In recognition of National Inclusion Week (26th September – 2nd October), we asked Diversity & Inclusion Specialist Joanne Lockwood, who also promotes transgender awareness to organisations, about why we feel we can ask intrusive questions to marginalised groups including the transgender community and how we can do better.
What toilets do you use? Have you had a sex change operation? Are you gay? What is your real name? Do you take hormones? What did your family think? When did you know? Why are there more transgender people now? These are the questions people ask me all of the time under the guise of trying to understand who I am but that isn’t the same as accepting or supporting me. Can you imagine a cisgender person being asked equally intimate/intrusive questions?
People in the trans communities may well have suffered years of imposter syndrome, anxiety, dysphoria, microaggressions, bullying and being excluded so making them feel included for their talents, rich diversity and experience is vital in this day and age. Most of us know that using the right pronouns and language and not misgendering someone is an important part of inclusion and whilst I personally welcome curiosity and openness, it is important to consider what questions should and should not be asked of people in the trans community.
Examples of what you should not ask.
- Don’t ask us questions about our gender pre-transition. It can trigger dysphoria.
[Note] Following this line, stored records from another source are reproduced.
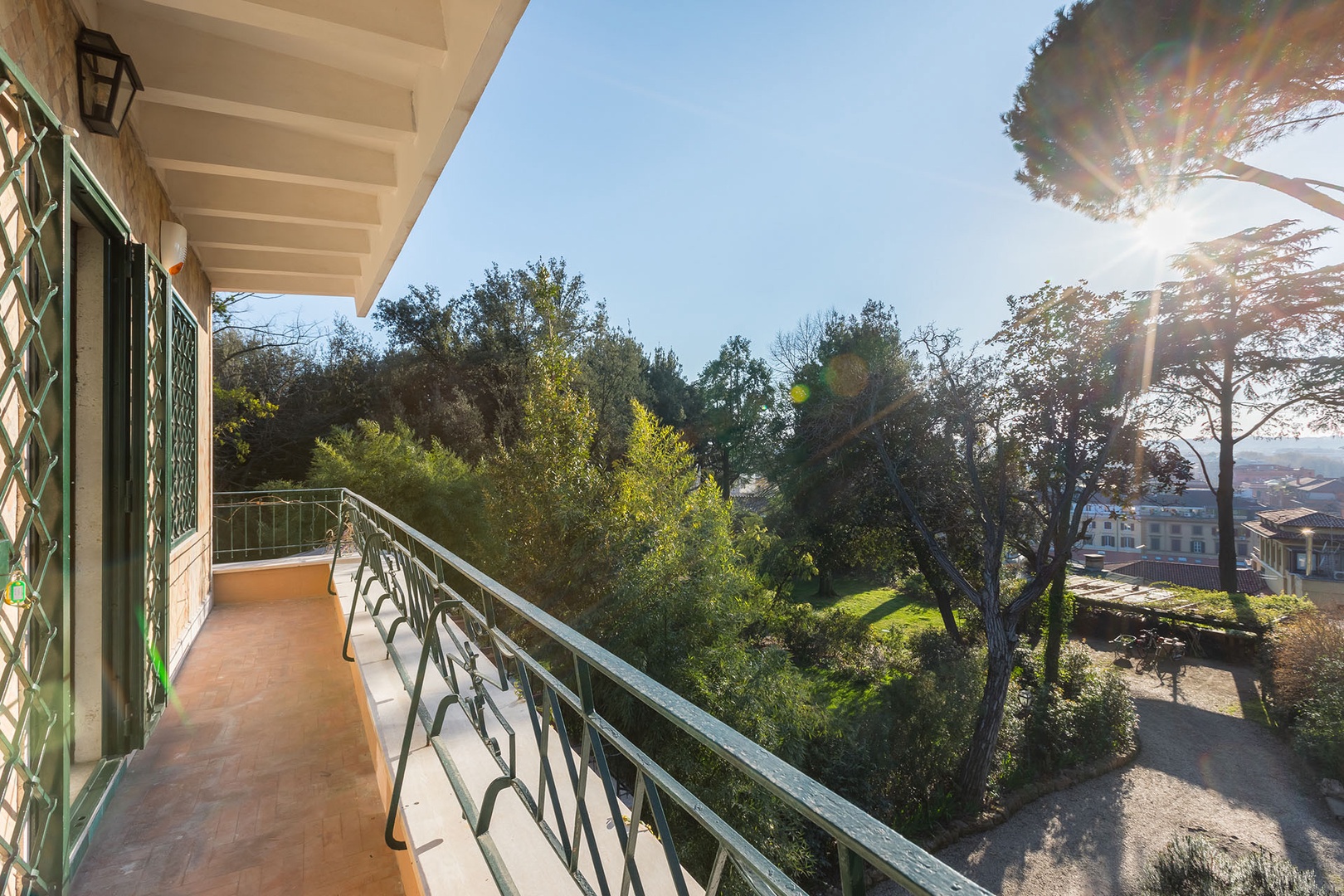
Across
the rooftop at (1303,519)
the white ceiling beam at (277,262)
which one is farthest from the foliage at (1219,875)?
the rooftop at (1303,519)

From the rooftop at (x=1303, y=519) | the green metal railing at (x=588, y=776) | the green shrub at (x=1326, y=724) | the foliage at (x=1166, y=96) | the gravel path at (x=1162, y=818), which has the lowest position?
the gravel path at (x=1162, y=818)

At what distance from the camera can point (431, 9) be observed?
1.90m

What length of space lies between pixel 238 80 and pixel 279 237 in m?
1.58

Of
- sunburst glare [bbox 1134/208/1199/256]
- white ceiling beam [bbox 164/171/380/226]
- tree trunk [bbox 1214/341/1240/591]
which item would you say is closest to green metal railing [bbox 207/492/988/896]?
white ceiling beam [bbox 164/171/380/226]

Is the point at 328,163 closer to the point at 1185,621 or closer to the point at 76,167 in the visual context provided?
the point at 76,167

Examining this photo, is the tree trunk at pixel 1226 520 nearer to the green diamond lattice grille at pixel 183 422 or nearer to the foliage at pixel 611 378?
the foliage at pixel 611 378

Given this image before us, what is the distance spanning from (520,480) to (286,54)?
194 inches

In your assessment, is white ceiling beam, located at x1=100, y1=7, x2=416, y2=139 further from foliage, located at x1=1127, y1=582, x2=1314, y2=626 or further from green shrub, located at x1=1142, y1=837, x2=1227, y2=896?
foliage, located at x1=1127, y1=582, x2=1314, y2=626

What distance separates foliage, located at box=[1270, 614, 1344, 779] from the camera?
7043 millimetres

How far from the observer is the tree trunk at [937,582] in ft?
34.2

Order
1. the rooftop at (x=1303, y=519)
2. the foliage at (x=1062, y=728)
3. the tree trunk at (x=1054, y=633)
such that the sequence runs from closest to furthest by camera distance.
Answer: the foliage at (x=1062, y=728)
the tree trunk at (x=1054, y=633)
the rooftop at (x=1303, y=519)

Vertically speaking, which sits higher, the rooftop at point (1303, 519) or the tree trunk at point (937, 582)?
the rooftop at point (1303, 519)

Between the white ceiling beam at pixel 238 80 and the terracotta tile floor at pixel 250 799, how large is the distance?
249cm

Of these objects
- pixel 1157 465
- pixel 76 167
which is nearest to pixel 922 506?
pixel 1157 465
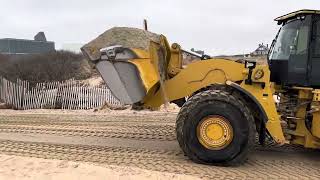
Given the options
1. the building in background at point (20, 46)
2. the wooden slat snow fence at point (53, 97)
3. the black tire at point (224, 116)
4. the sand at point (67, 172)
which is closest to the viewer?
the sand at point (67, 172)

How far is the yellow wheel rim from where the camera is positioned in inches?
304

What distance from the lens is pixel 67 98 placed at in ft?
66.4

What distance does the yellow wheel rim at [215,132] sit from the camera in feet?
25.3

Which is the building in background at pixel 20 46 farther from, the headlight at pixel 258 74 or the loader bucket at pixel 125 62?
the headlight at pixel 258 74

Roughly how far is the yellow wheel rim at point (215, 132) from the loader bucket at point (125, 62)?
108 centimetres

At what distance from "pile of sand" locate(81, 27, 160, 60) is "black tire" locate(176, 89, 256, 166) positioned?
4.37ft

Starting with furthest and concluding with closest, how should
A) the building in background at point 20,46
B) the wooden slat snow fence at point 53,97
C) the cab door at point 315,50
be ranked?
the building in background at point 20,46, the wooden slat snow fence at point 53,97, the cab door at point 315,50

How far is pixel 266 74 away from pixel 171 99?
171cm

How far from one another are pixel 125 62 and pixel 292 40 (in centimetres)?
279

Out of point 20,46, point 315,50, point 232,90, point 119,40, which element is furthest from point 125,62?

- Don’t ask about our medical transition and what operations we have or have not had, nor what medications we may or may not be taking.
- Don’t ask about our genitalia pre and post-transition. It’s creepy.
Examples of what you might like to ask.
- What pronouns do you use?
- Would you like what you have just shared with me to remain confidential?
- How can I best support you?
Points to note
- Our ‘real’ gender is not the gender we were thought to be when we were born, but who we identify as.
- Transgender men are men, not masculine women and transgender women are women, not feminine men.
- Being transgender is not new or a phase. People whose gender does not match their body at birth have been documented across many cultures for thousands of years. The difference today is that some transgender people feel increasingly safe to be open about who they are and have the option of not having to live with secrecy, imposter syndrome and shame.
- Transgender people are gay, lesbian, bisexual, straight, asexual, pansexual, and every other sexual orientation.
- A gay transgender man was assumed to be female when he was born and is attracted to other men. A straight transgender woman was considered to be male when she was born and is attracted to men.
- We all perform basic bodily functions in a bathroom, but bathrooms are often a place where transgender people can feel unsafe or uncomfortable which is why single-user or gender-neutral bathrooms are often ideal.
- Gender roles and expectations are a social construct, gender identity is not, it is innate.
What to consider on a personal level for inclusion best practice?
- Am I making assumptions about someone’s gender?
- Even if I am curious, is it my business and how are my questions going to make that person feel?
- Am I making the other person feel comfortable in the conversation?
- How can I make this person feel included at work and socially?
- Don’t share confidential information or out someone.
- Using the right pronouns is non-negotiable.